Written problem 1
Can you extract the records from their first line through the line that contains "[399, 26, 461, 290]", including both ends, and repeat those lines exactly while leaving the pictures out of your answer?

Excerpted text
========

I hadn’t paid much attention to him, and then I saw him nationally the next year in a tournament and he beat Tommy Hearns, and he went on to win that tournament. Then actually in ’76 in the National Golden Gloves, he and Ray Leonard were going to be fighting each other in the semi-finals I think, or the quarter-finals. Ray pulled out. Ray said his hand was hurt or whatever injury he had, but at that time I’ll be very honest with you, I think Ronnie had a good chance of even beating Ray. That’s how good he was. So when Ronnie went back home as a teenager and just went to school and didn’t spend much time in international matches. When he did fight for the final Olympic trials I think in June, Ray Leonard beat him. Ray had come and trained here in Detroit at the Kronk Gym, and he had about six fights, and Ray had gotten sharper and beat Ronnie. But at that time from ’74 until really the first half of ’76, Ronnie Shields was one of the best boxing machines I have ever seen. He never mentions it as a trainer, but I tell his fighters often when I see them. I say, “If you can ever get some tapes and watch your trainer when he was boxing, you will see what a beautiful boxing machine is supposed to look like”.

I saw a lot of amateur boxers, but I think to me, those would be the tops that I got to see myself.

Teofilo Stevenson & Cuba’s Boxing Program:

Also, for just all around greatness, I have to mention Teofilo Stevenson, particularly the one of ’72 when I first saw him fight. He was a tall rangy skinny kid fighting guy named Duane Bobick, who was our American and a big favorite. This tall skinny kid from Cuba outboxed him and then knocked him out. Even though Stevenson went on to win other Gold Medals, and was a legend, and I got to be a personal friend of his, too—but I still never looked at it the way I did in ’72, because what it was, he was like a professional fighter. When we bring up a young John Tate, and another kid, it’s like as soon as the Olympics are over with, other foreign countries start preparing for the Olympics again, at least up until just a few years ago.

Let’s say you have a kid that’s 14 years old, like a John Tate who’s just learning how to box in 1972. In the ’76 Olympics, here’s Stevenson who has already won an Olympic Gold Medal and he’s had maybe another 100 fights since that Olympics. He’s coming back and we’re sending our new inexperienced kid, so he knocks him out. In the next Olympics we send out a new inexperienced kid, and he knocks him out. So he’s just a professional fighter fighting inexperienced kids that we’re sending over there.

That’s why I felt so good in ’84 when I had kids that I was working with a lot, even though I wasn’t the official coach. But these were kids I trained. They held up very good against the Cuban Team because they were used to boxing with professional men. Stevenson won a lot of other things, but a lot of it was that he was just a big, powerful, experienced man. We were sending kids who four years before the Olympics, were fighting in the Junior Olympic program as a little 14 or 15 year old kid. Then here he is, 48 months later when he’s 18 or 19, he’s in there with a guy who was a Gold Medal winner when he was just in the Junior Olympics.

========

Written problem 2
Answer these questions about the excerpt on amateur boxing:
(a) Whom did Ronnie beat in the national tournament the year after the speaker first noticed him?
(b) Who was the American favorite that Teofilo Stevenson knocked out in '72?
(c) At which gym did Ray Leonard train in Detroit?

========

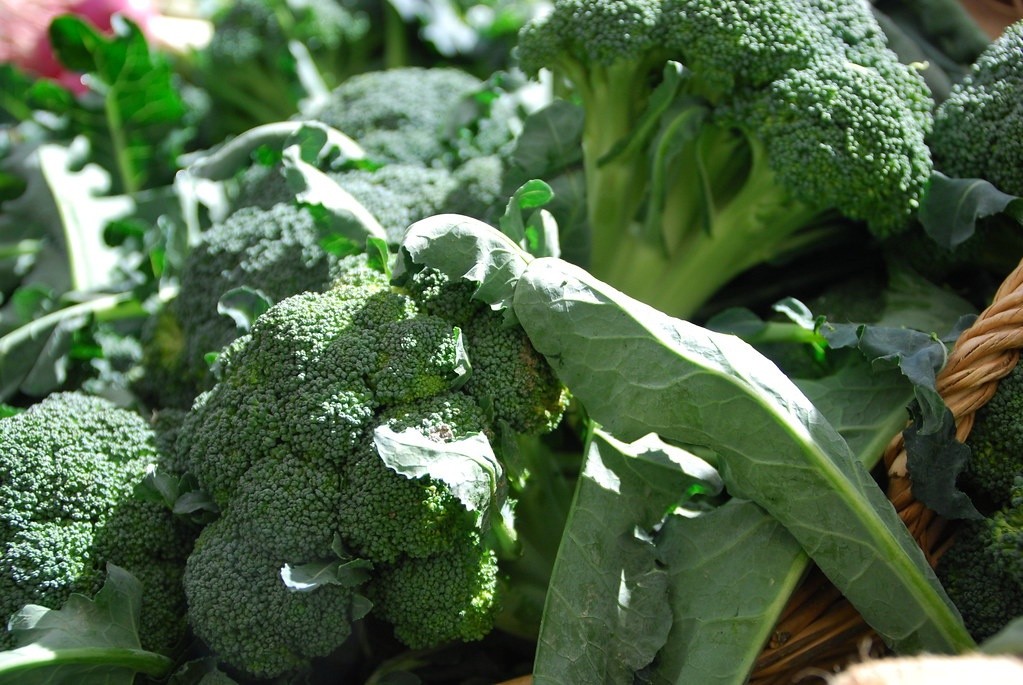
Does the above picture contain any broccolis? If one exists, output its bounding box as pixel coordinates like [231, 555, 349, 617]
[0, 0, 1023, 685]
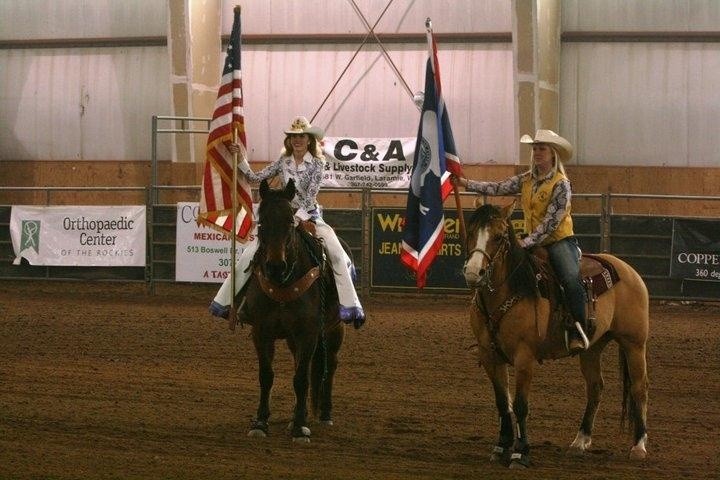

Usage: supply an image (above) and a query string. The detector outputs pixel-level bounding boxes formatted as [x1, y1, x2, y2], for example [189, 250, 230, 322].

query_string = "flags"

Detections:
[197, 6, 252, 245]
[399, 26, 461, 290]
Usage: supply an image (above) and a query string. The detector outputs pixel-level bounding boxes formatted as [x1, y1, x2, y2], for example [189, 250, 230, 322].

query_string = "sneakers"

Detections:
[570, 337, 585, 351]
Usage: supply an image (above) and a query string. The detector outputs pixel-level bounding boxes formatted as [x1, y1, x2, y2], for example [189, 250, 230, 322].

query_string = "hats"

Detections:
[519, 130, 574, 164]
[284, 116, 325, 142]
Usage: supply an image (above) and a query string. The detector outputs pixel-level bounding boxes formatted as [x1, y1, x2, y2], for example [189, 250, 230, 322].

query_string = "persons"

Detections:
[211, 115, 366, 329]
[452, 129, 588, 353]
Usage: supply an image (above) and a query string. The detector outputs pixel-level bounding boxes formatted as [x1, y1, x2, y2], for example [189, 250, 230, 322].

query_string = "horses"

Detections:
[460, 198, 652, 472]
[243, 176, 345, 444]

========

Correct result 1
Does the above picture contain any broccolis? If one exists, output its bounding box as pixel coordinates like [231, 555, 349, 617]
[0, 0, 1023, 685]

Usage: supply an image (above) and a query string. The detector outputs pixel-level bounding boxes formatted as [x1, y1, x2, y2], for example [189, 250, 230, 322].

query_string = "flags"

Detections:
[197, 6, 252, 245]
[399, 26, 461, 290]

Correct result 2
(a) Tommy Hearns
(b) Duane Bobick
(c) The Kronk Gym